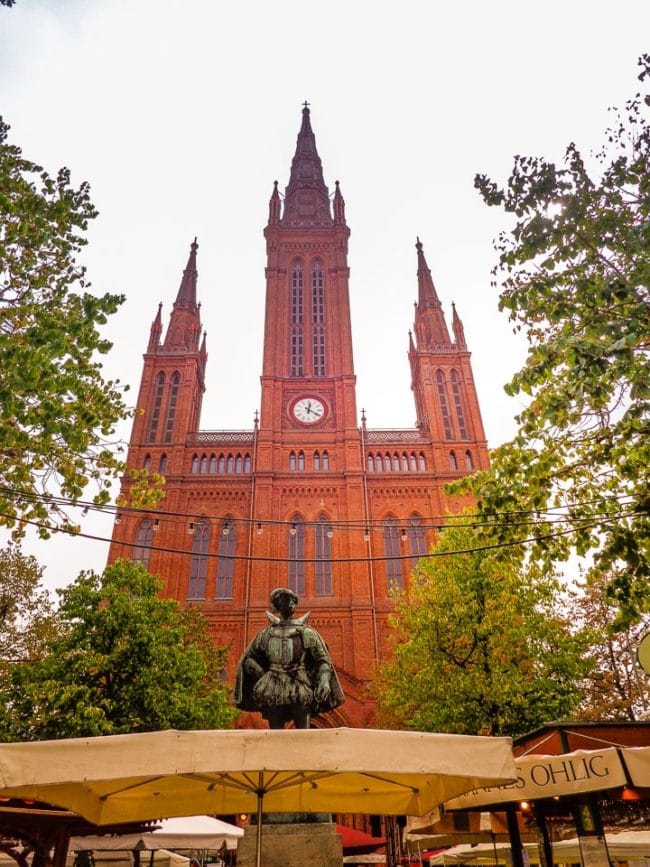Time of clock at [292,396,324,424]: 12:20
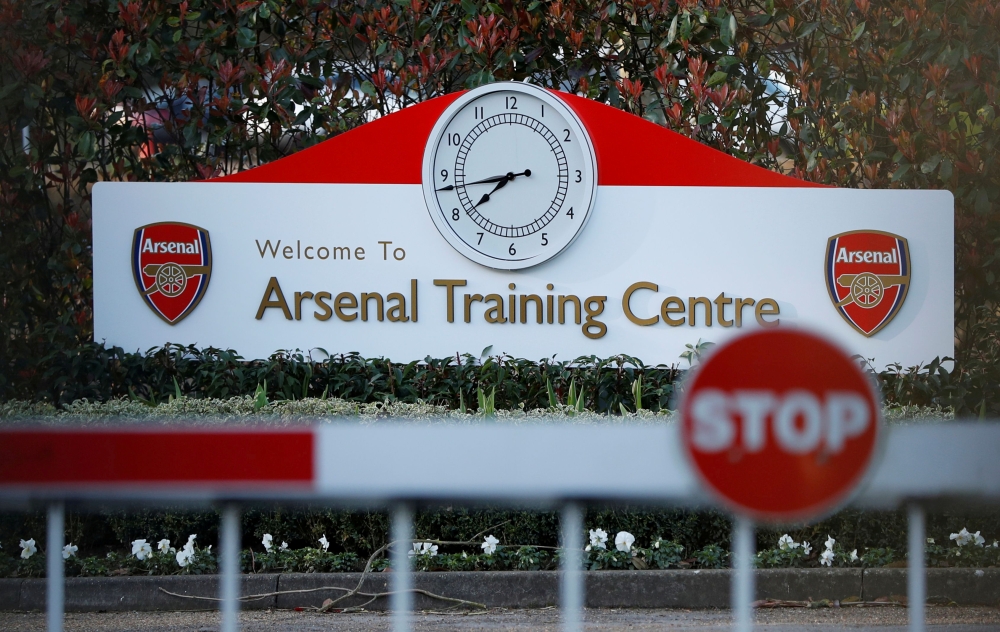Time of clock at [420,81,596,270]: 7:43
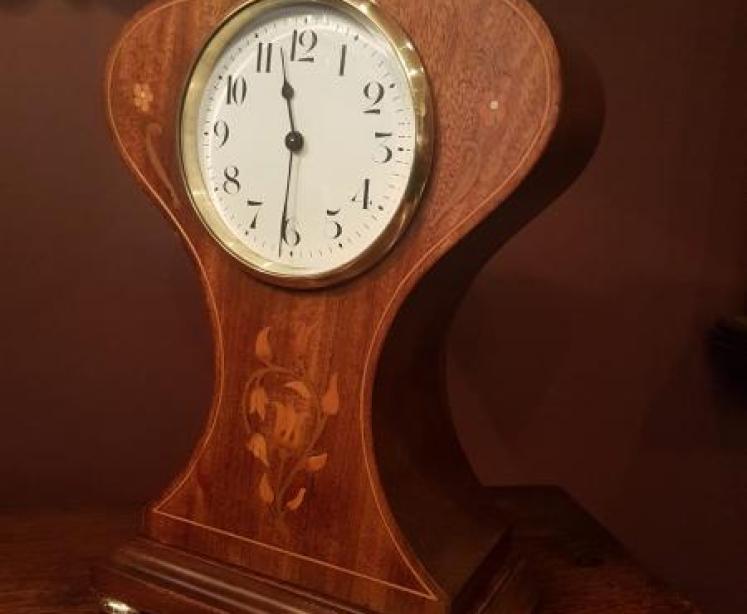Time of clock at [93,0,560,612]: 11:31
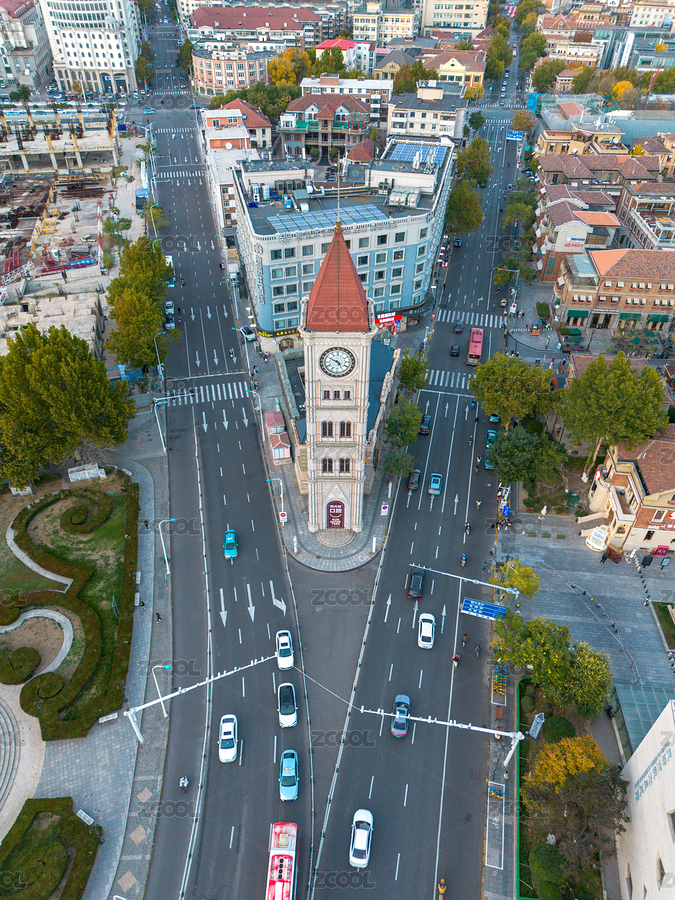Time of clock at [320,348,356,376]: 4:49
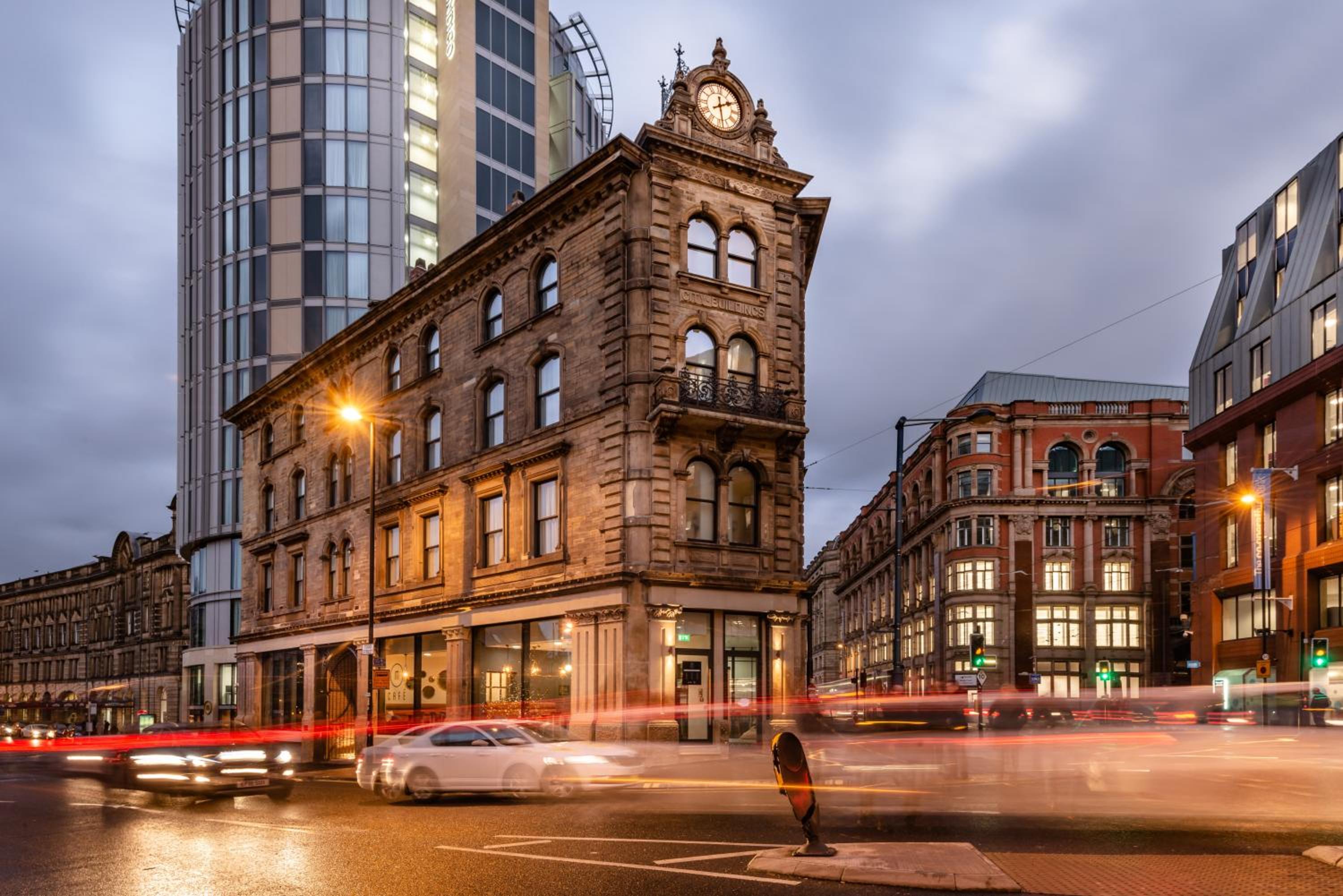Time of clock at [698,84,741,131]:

---

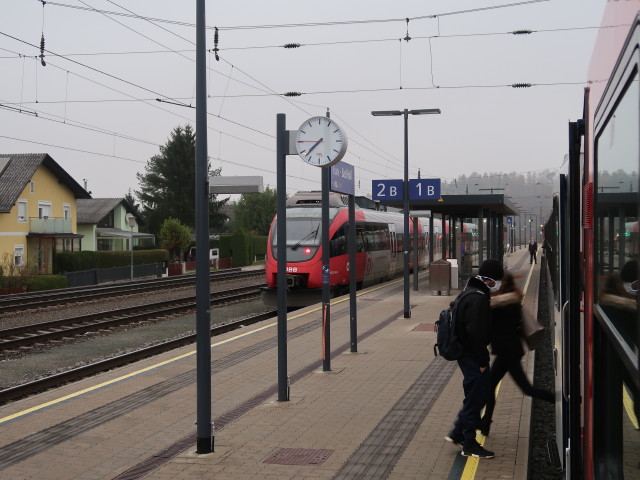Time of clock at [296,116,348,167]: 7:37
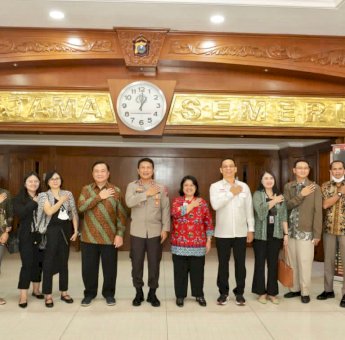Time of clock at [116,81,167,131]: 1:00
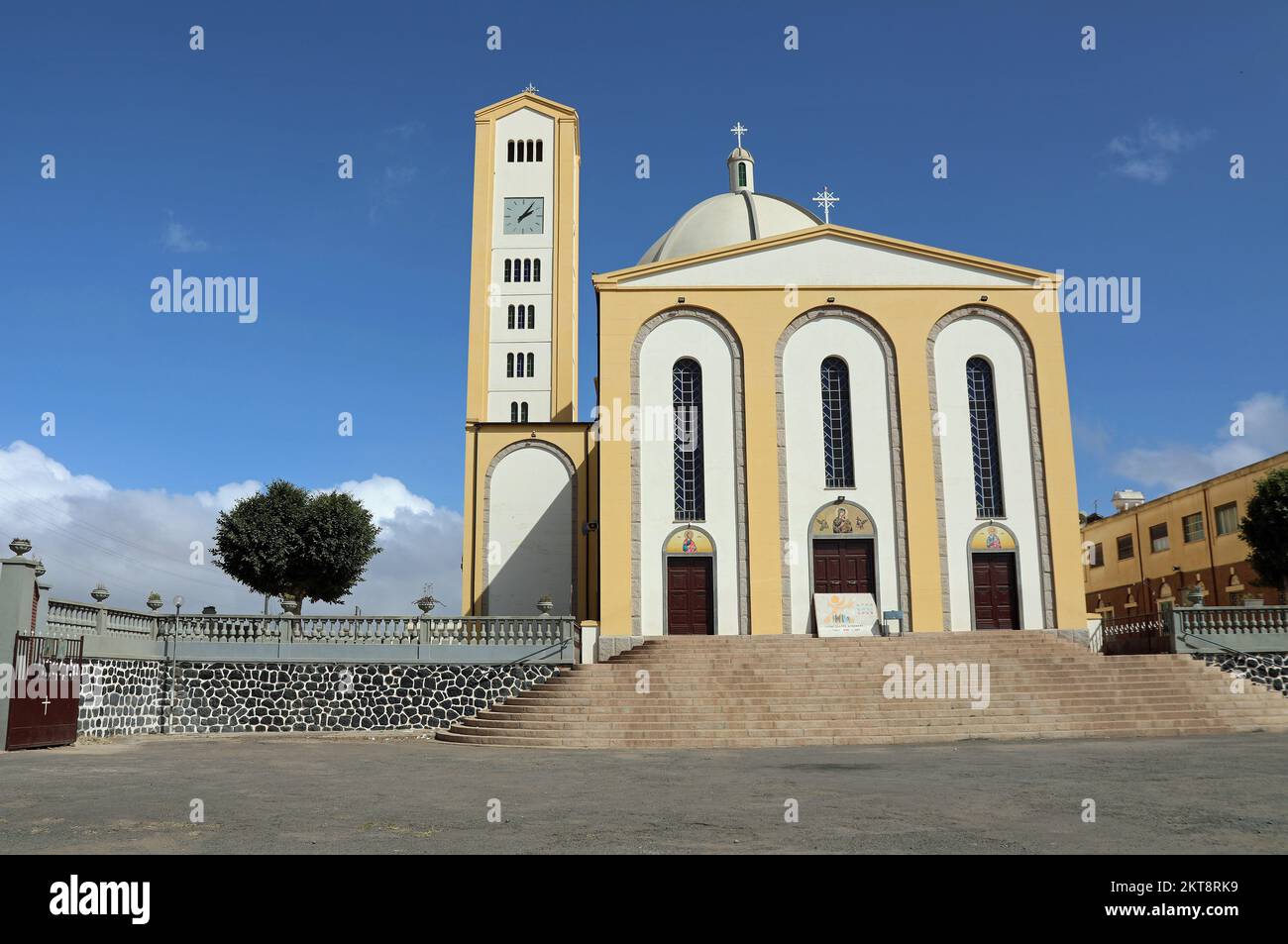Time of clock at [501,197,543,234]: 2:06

▸ **YOUR INSTRUCTIONS**:
Copy out the entries, in their original wording, from the one containing "Time of clock at [116,81,167,131]: 1:00" down to the one containing "Time of clock at [501,197,543,234]: 2:06", including both, and leave out the pictures.

▸ **SOLUTION**:
Time of clock at [116,81,167,131]: 1:00
Time of clock at [501,197,543,234]: 2:06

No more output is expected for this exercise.